Sound familiar? Well, that most likely wouldn’t be the case if those two plants at V.C. Summer had gone online as originally scheduled in 2017 or 2018.

Instead, we’re shoveling $37 million per month into two holes in the ground while also paying some of the highest utility rates in the nation.

And SCE&G customers can expect another shellacking on their bills because, you know, March cold snap.

Now, it turns out incompetence and negligence has cost Lowcountry residents hundreds of lucrative jobs.

So when is this lunacy going to end?

When lawmakers get their wires uncrossed, cut these nuclear plant debt payments — and dare 'em to sue.

Cheap power?

This dispute between Century and Santee Cooper has been going on for years.

The company buys three-quarters of its power out of state, but Santee Cooper insists it purchase at least a quarter locally to cover transmission fees.

But local power is nearly 40 percent higher than Century’s other sources. So, two years ago, Mount Holly cut production in half and laid off 300 people making an average of $92,624 a year.

That put a dent in the economy.

Century sued and lost an antitrust lawsuit. As U.S. District Judge Richard Gergel correctly noted, Santee Cooper is a legal monopoly established by the Legislature with exclusive rights to provide power in Berkeley County.

Santee Cooper, Gergel said, could force Century to buy all its electricity locally. True.

In Santee Cooper’s defense, it claims to sell power to Century at cost, and lowering rates further would force other customers so subsidize the company. Not good.

But here's the real problem: Century's other sources of power are markedly cheaper because those utilities use natural gas to generate electricity. Santee Cooper still relies on coal plants.

Their rates might be more competitive if only we had nuclear plants, which provide cleaner and theoretically cheaper electricity. When they work.

So, yes, $27 million in lost wages at Century — and the 1,400 ancillary jobs they supported — is yet another unintended consequence of SCANA’s malfeasance.

And that’s exactly what it is.

The Post and Courier’s Andrew Brown and Thad Moore documented this week that SCANA knew V.C. Summer was spiraling out of control not long after they broke ground on the plants.

But utility officials looked the other way.
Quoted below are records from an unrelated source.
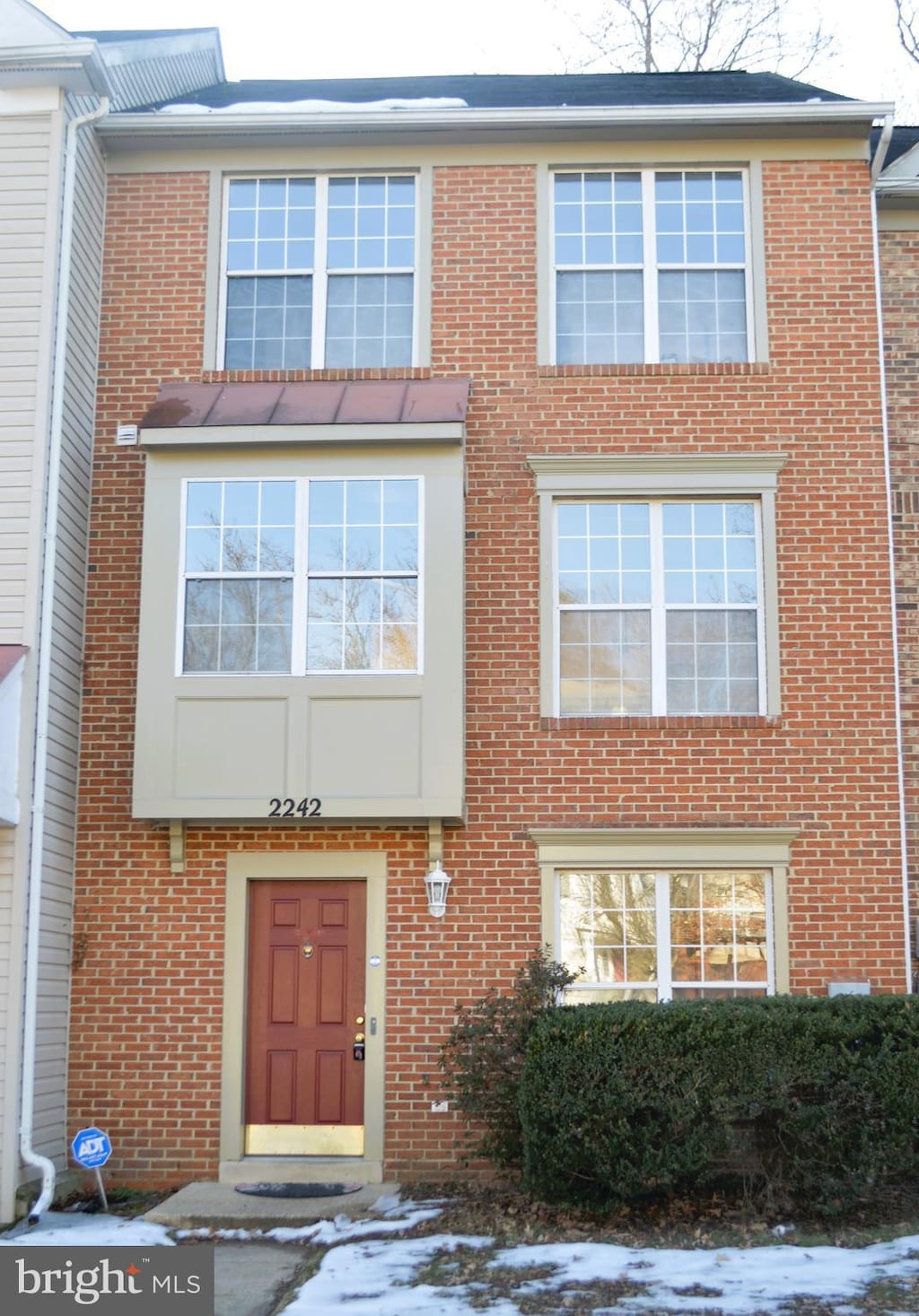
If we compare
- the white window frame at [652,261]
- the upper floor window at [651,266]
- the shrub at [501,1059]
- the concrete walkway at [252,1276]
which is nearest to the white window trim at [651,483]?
the white window frame at [652,261]

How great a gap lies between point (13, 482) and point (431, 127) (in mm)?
4482

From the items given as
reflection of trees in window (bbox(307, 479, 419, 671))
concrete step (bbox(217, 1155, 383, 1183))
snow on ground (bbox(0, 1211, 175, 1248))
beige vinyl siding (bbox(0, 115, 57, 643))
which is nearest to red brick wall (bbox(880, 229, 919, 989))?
reflection of trees in window (bbox(307, 479, 419, 671))

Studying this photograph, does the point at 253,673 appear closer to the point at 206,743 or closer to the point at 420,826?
the point at 206,743

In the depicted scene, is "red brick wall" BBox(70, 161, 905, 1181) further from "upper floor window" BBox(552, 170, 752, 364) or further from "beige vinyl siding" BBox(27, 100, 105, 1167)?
"upper floor window" BBox(552, 170, 752, 364)

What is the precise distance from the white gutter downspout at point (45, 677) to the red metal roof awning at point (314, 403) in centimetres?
76

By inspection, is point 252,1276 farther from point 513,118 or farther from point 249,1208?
point 513,118

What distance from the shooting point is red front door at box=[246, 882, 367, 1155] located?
10422 mm

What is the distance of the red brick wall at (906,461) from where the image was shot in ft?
36.5

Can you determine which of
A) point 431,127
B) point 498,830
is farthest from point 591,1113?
point 431,127

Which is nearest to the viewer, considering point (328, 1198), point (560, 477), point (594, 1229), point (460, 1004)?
point (594, 1229)

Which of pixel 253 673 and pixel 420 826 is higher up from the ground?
pixel 253 673

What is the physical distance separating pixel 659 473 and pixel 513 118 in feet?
10.3

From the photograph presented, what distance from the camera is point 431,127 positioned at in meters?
11.5

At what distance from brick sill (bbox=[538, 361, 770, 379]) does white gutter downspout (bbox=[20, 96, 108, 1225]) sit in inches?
149
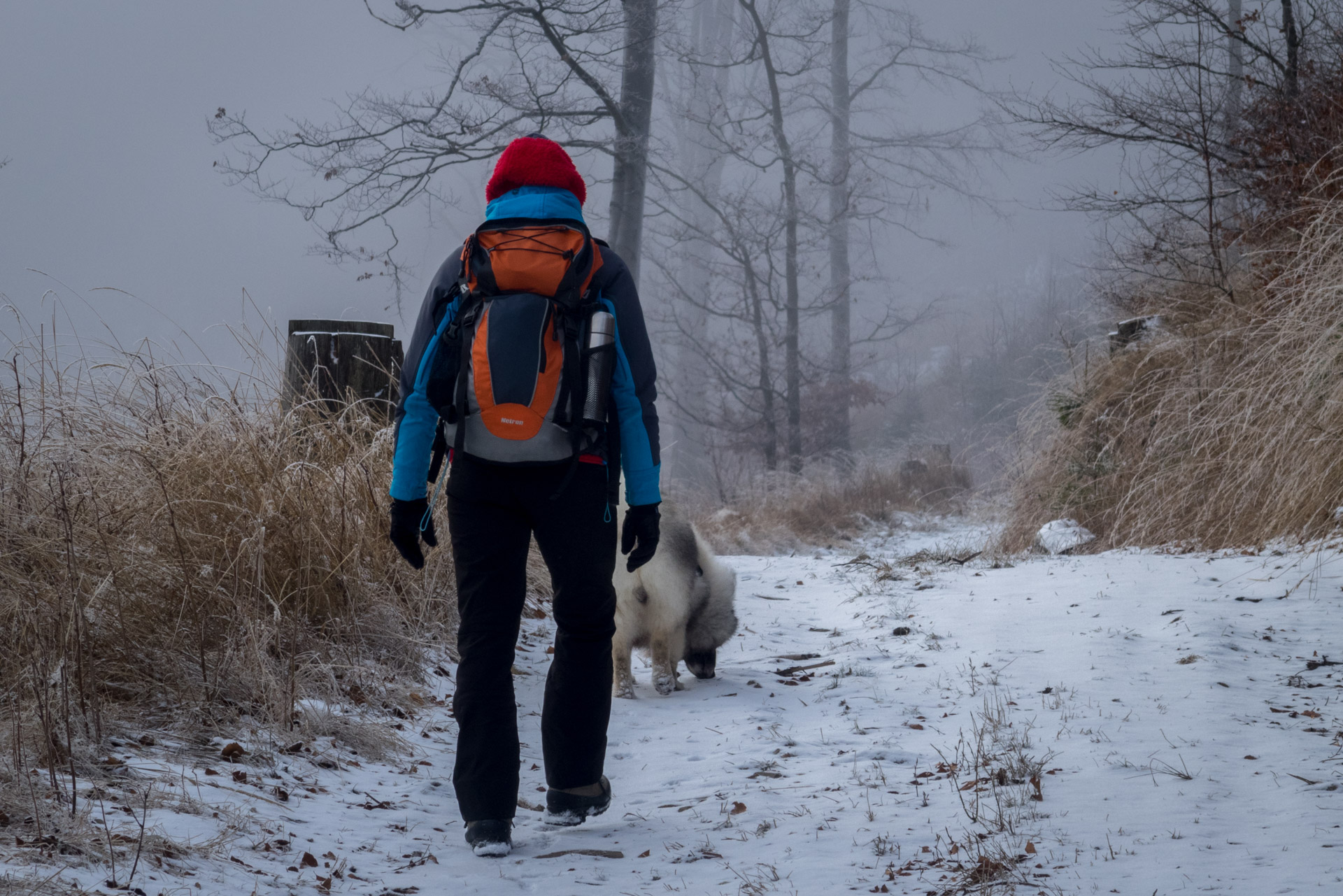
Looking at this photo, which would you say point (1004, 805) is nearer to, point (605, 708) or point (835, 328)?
point (605, 708)

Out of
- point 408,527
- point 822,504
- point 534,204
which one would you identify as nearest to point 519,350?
point 534,204

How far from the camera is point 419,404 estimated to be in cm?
253

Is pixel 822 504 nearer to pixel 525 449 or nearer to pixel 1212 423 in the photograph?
pixel 1212 423

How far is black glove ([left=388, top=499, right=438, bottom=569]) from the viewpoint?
253cm

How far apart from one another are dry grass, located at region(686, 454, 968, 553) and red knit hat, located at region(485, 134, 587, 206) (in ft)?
25.5

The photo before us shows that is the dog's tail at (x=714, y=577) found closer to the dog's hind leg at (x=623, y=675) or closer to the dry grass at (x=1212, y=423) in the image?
the dog's hind leg at (x=623, y=675)

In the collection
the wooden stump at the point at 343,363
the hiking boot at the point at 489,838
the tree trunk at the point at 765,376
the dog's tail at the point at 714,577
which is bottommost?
the hiking boot at the point at 489,838

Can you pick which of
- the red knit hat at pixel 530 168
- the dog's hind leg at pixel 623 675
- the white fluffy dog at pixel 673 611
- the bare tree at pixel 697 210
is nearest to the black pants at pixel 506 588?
the red knit hat at pixel 530 168

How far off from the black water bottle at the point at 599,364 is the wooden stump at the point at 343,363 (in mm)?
2716

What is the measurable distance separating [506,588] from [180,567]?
154cm

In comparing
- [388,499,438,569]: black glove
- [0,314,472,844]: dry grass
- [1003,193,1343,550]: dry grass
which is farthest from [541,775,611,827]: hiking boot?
[1003,193,1343,550]: dry grass

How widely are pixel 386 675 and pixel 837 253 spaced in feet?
A: 61.7

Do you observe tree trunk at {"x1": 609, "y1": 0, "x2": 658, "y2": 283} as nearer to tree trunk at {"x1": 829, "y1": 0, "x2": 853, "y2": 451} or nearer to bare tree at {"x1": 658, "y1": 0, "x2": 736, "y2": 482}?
bare tree at {"x1": 658, "y1": 0, "x2": 736, "y2": 482}

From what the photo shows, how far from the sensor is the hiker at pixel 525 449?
2430 millimetres
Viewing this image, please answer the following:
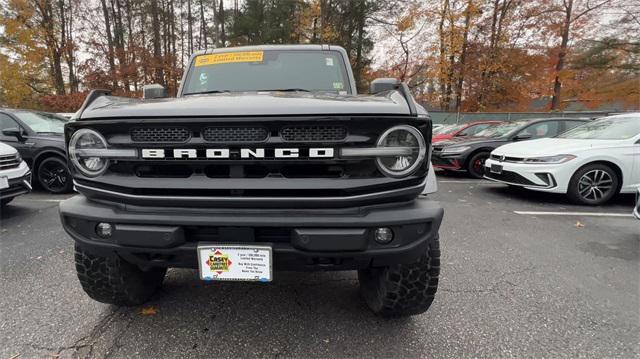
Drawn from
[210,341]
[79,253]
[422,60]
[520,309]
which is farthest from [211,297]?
[422,60]

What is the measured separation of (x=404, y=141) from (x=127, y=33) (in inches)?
981

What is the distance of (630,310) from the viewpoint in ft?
7.13

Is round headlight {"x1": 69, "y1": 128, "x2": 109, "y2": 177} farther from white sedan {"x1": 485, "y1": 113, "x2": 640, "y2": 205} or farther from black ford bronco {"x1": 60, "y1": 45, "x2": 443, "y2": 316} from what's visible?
white sedan {"x1": 485, "y1": 113, "x2": 640, "y2": 205}

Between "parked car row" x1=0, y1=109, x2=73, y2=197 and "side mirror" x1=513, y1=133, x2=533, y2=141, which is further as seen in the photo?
"side mirror" x1=513, y1=133, x2=533, y2=141

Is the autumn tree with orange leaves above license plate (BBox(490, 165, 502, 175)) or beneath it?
above

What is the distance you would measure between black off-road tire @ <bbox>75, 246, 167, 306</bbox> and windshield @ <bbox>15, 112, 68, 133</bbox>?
5.45 metres

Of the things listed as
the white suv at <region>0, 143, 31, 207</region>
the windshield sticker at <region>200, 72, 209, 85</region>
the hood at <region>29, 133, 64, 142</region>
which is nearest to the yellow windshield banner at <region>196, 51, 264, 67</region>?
the windshield sticker at <region>200, 72, 209, 85</region>

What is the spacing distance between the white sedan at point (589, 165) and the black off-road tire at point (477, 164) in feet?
6.89

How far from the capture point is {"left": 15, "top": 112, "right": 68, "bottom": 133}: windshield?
5781 millimetres

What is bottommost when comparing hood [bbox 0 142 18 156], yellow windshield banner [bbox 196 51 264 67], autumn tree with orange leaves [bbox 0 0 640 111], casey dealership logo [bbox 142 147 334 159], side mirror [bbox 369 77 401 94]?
hood [bbox 0 142 18 156]

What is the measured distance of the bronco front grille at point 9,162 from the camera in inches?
159

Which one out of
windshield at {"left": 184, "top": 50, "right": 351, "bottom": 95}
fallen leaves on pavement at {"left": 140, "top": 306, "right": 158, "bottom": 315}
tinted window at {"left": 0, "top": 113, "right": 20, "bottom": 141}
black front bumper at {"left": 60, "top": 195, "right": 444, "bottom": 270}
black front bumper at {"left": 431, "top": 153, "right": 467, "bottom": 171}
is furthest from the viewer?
black front bumper at {"left": 431, "top": 153, "right": 467, "bottom": 171}

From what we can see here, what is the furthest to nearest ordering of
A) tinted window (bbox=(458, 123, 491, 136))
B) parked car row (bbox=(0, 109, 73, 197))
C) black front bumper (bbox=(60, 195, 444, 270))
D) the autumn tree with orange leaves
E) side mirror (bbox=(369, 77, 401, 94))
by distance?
1. the autumn tree with orange leaves
2. tinted window (bbox=(458, 123, 491, 136))
3. parked car row (bbox=(0, 109, 73, 197))
4. side mirror (bbox=(369, 77, 401, 94))
5. black front bumper (bbox=(60, 195, 444, 270))

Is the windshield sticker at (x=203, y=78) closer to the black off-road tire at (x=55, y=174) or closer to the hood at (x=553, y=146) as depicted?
the black off-road tire at (x=55, y=174)
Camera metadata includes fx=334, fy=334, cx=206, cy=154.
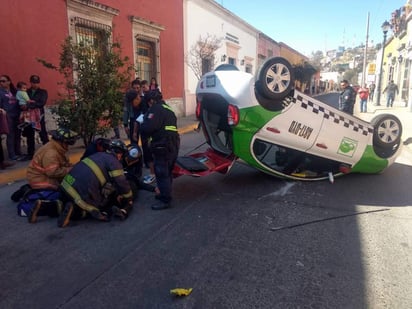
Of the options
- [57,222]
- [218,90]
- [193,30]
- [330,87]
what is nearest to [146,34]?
[193,30]

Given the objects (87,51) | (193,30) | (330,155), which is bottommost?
(330,155)

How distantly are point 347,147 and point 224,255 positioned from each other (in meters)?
3.25

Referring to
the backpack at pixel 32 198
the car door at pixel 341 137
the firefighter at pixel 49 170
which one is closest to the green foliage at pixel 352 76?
the car door at pixel 341 137

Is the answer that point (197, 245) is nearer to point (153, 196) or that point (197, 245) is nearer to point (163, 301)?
point (163, 301)

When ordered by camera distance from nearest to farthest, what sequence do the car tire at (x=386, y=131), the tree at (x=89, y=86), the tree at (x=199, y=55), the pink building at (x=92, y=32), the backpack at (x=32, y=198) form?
the backpack at (x=32, y=198), the car tire at (x=386, y=131), the tree at (x=89, y=86), the pink building at (x=92, y=32), the tree at (x=199, y=55)

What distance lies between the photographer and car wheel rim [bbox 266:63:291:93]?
4.50 meters

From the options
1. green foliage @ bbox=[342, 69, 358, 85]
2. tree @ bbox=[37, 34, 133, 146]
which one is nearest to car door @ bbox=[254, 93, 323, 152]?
tree @ bbox=[37, 34, 133, 146]

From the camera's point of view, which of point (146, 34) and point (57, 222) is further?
point (146, 34)

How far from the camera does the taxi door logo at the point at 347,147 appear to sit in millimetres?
5344

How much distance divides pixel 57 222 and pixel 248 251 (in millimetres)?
2278

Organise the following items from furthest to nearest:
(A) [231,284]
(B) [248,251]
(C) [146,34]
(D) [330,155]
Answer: (C) [146,34]
(D) [330,155]
(B) [248,251]
(A) [231,284]

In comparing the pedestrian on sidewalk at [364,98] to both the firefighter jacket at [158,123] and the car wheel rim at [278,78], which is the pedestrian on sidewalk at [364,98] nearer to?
the car wheel rim at [278,78]

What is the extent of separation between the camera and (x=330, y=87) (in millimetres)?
64188

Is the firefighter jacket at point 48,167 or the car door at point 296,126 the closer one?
the firefighter jacket at point 48,167
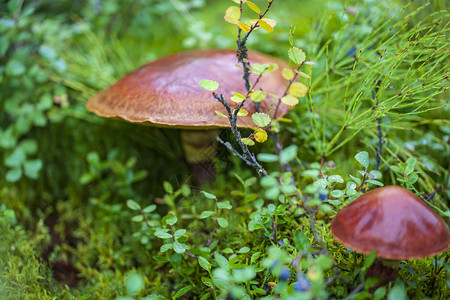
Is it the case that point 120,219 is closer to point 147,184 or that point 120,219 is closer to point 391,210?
point 147,184

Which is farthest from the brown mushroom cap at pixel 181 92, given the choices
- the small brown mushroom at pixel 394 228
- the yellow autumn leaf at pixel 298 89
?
the small brown mushroom at pixel 394 228

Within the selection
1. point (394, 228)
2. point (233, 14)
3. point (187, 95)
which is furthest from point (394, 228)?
point (187, 95)

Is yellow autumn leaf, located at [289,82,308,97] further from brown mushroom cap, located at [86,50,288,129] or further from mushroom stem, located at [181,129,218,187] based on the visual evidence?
mushroom stem, located at [181,129,218,187]

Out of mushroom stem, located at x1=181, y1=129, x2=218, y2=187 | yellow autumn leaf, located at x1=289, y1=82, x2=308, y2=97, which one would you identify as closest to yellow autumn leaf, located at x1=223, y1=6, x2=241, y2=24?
yellow autumn leaf, located at x1=289, y1=82, x2=308, y2=97

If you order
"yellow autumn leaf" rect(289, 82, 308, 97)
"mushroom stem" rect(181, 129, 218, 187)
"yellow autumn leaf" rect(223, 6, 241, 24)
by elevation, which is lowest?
"mushroom stem" rect(181, 129, 218, 187)

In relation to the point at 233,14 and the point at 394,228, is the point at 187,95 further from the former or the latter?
the point at 394,228

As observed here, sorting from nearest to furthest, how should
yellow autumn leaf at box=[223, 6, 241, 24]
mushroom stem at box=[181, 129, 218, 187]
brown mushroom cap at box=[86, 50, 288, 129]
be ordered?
yellow autumn leaf at box=[223, 6, 241, 24]
brown mushroom cap at box=[86, 50, 288, 129]
mushroom stem at box=[181, 129, 218, 187]
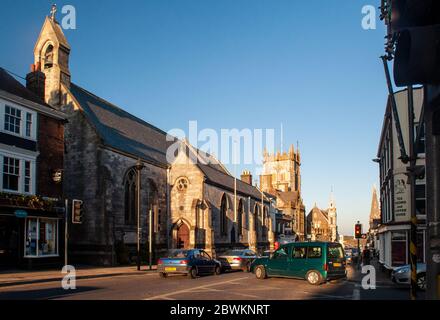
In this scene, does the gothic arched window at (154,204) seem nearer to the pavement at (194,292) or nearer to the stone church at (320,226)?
the pavement at (194,292)

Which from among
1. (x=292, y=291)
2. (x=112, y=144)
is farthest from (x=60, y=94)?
(x=292, y=291)

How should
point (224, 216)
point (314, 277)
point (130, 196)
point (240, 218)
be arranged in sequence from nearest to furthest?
point (314, 277) → point (130, 196) → point (224, 216) → point (240, 218)

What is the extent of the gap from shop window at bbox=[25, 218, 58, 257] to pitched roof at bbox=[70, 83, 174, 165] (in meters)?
8.16

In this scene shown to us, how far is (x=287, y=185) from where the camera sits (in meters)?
116

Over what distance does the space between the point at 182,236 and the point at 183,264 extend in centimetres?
2022

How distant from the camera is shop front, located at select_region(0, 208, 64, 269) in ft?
81.6

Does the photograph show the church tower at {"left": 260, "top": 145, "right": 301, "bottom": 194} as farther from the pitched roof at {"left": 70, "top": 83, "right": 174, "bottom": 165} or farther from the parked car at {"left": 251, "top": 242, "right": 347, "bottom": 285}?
the parked car at {"left": 251, "top": 242, "right": 347, "bottom": 285}

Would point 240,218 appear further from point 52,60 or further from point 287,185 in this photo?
point 287,185

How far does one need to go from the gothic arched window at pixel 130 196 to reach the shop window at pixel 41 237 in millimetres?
8455

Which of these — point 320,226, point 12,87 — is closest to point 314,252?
point 12,87

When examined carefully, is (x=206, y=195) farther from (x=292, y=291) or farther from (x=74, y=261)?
(x=292, y=291)

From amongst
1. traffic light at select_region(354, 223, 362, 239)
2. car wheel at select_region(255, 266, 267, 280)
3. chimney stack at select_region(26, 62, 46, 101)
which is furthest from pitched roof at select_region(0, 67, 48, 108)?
traffic light at select_region(354, 223, 362, 239)

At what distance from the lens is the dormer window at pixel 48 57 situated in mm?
34062
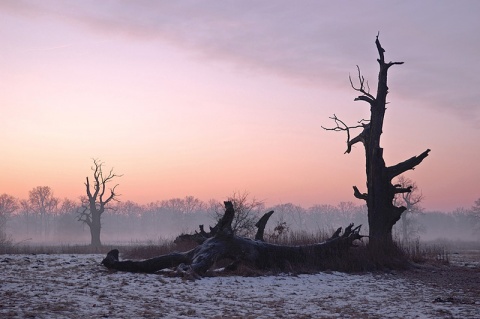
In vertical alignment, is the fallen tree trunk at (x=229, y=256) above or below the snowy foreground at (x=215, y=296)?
above

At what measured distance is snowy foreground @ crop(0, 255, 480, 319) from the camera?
22.6 ft

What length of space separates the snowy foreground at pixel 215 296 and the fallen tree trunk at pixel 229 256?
2.23 feet

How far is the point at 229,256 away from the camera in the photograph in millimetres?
13117

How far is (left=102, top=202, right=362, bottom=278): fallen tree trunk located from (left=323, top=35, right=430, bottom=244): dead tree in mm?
3781

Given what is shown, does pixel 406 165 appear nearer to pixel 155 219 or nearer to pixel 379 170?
pixel 379 170

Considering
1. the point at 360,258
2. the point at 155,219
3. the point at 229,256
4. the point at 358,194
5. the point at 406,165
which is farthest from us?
the point at 155,219

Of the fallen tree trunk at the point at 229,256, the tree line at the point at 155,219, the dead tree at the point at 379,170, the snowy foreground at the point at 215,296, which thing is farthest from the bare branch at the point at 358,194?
the tree line at the point at 155,219

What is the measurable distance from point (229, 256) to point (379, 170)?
801 centimetres

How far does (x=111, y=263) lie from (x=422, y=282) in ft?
26.6

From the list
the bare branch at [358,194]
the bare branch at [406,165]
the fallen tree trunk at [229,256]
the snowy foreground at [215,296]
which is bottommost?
the snowy foreground at [215,296]

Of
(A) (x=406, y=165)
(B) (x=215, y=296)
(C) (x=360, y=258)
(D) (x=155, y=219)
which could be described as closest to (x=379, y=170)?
(A) (x=406, y=165)

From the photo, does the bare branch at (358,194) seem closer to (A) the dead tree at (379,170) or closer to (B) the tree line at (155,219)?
(A) the dead tree at (379,170)

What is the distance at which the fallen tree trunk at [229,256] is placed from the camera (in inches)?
480

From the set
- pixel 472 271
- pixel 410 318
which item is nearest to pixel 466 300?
pixel 410 318
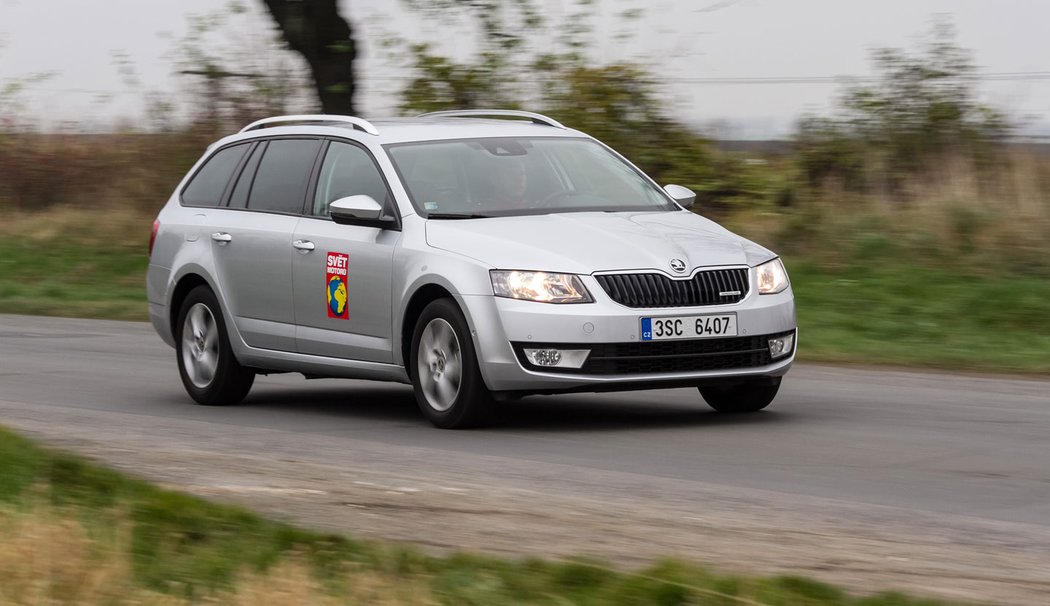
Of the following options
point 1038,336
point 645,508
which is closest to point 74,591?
point 645,508

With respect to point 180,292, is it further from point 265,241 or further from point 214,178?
point 265,241

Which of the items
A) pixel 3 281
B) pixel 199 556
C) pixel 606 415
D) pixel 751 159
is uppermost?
pixel 199 556

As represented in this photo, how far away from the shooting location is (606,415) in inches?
414

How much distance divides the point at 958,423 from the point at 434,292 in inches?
114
For five years, they continued to charge customers for a project that was so bungled Wile E. Coyote would be ashamed.

Defend that in court, SCANA.

See you in court

People are justifiably outraged they're still paying the debt on two shuttered nuke plants while SCANA is handing out dividend checks like Mr. Monopoly.

But the General Assembly has yet to stop it.

In fairness, House members have tried to repeal those payments. They’re spitting mad, and it’s not just election-year theatrics.

But the Senate has not played along. Senators urge caution; they fear repealing those payments could bankrupt SCANA and get us sued.

Those are legitimate concerns, even if some of them are talking points from the utilities lobby. The way SCANA blows through money, it probably would go broke without the $37 million it’s picking from ratepayers’ pockets.

But let ‘em sue. There is now so much evidence of malfeasance, incompetence and — let’s be honest  — fraud they would get laughed out of court.

Another reason senators have said they’re hesitant to go all medieval on SCANA is a fear that its bankruptcy would result in higher electric rates that hurt economic development.

What do you call this? Kentucky companies can get their power 35 to 40 percent cheaper than South Carolina businesses, and the cost of Santee Cooper’s wholesale electricity has shut down half a company that once had a $945 million economic impact.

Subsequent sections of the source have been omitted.